Serangan siber sudah menjadi ancaman yang semakin kompleks dan nyata bagi organisasi di seluruh dunia bahkan lembaga pemerintah dan swasta di Indonesia. Sepanjang 17 Juni hingga 3 Juli lalu, Lembaga Penjamin Simpanan (LPS) mendapat serangan siber DoS (distributed denial of service) sebanyak 2,5 miliar. Oleh karena itu, LPS dan lembaga lainnya perlu untuk terus memperkuat keamanan data. Pasalnya, keamanan siber kini menjadi bagian dari risiko strategis, karena bisa dapat mempengaruhi reputasi, bahkan stabilitas ekonomi secara nasional maupun global.
Pakar keamanan data digital UGM, Prof. Ridi Ferdiana, mengatakan adanya serangan siber ini bisa mengancam reputasi lembaga apabila sistem keamanan data tidak diperkuat sebagaimana mana mestinya. Menurutnya masih banyak sistem pengoperaian data, khususnya sistem keuangan perbankan yang masih berjalan di sistem operasi dan teknologi yang lama bahkan sudah usang. “Beberapa bahkan kita temukan masih menggunakan versi 2008 untuk sebuah Windows Server ataupun bahkan yang lebih lama,” kata Ridi, Selasa (8/7)
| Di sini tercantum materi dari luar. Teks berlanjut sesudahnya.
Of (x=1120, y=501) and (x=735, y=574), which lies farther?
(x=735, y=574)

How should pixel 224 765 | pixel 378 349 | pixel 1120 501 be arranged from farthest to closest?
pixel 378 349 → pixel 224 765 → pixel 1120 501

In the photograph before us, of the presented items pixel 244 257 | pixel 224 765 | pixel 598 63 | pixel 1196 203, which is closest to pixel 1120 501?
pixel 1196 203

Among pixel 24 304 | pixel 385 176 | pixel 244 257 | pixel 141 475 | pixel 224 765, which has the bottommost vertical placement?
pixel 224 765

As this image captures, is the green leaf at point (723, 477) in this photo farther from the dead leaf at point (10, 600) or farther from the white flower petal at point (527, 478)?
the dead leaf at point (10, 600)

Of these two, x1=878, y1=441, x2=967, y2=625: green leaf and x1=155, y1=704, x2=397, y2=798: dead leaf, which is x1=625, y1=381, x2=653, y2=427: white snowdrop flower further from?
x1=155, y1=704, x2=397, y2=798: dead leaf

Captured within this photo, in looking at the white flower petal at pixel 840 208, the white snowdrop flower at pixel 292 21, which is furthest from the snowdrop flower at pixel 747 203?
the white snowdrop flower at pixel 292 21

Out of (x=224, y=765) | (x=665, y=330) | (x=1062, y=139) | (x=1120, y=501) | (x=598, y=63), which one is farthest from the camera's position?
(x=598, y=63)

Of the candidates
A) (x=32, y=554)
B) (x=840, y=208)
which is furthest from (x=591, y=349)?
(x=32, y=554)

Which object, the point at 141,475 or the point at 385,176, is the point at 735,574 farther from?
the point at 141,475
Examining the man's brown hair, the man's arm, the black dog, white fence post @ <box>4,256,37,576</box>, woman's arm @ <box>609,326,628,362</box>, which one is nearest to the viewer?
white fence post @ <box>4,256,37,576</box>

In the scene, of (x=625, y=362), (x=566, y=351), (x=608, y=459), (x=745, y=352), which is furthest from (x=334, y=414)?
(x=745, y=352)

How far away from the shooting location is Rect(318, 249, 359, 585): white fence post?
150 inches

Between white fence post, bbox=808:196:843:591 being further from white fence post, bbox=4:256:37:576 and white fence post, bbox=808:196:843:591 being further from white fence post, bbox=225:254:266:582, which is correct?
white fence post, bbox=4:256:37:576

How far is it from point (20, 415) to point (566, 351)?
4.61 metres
Untuk meningkatkan keamanan data dan sistem operasi yang terlindungi tingkat keamanannya diperlukan infrastruktur legacy yang baik, sebab proses pengamanan atau proses patching keamanannya itu bisa sampai 24 jam lebih per instance. Tingkatan perlindungan ini tergantung dari jumlah data, instance serta dukungan server yang ada. “Belum lagi adanya keterbatasan SDM, harusnya kepatutan regulasi dan standar internasional yang menambah aktivitas ekstra ,” tuturnya.
Untuk mengantisipasi serangan siber seperti pencurian atau penyalahgunaan data akibat sistem keamanan yang mampu dibobol, maka beberapa langkah yang bisa diambil diantaranya memiliki platform threat intelligence. Analisis ancaman real time ini sudah bisa mendeteksi sekitar 85% serangan awal. Selanjutnya, kolaborasi dengan badan pihak terkait, misalnya BSSN dan pemangku kepentingan yang lain.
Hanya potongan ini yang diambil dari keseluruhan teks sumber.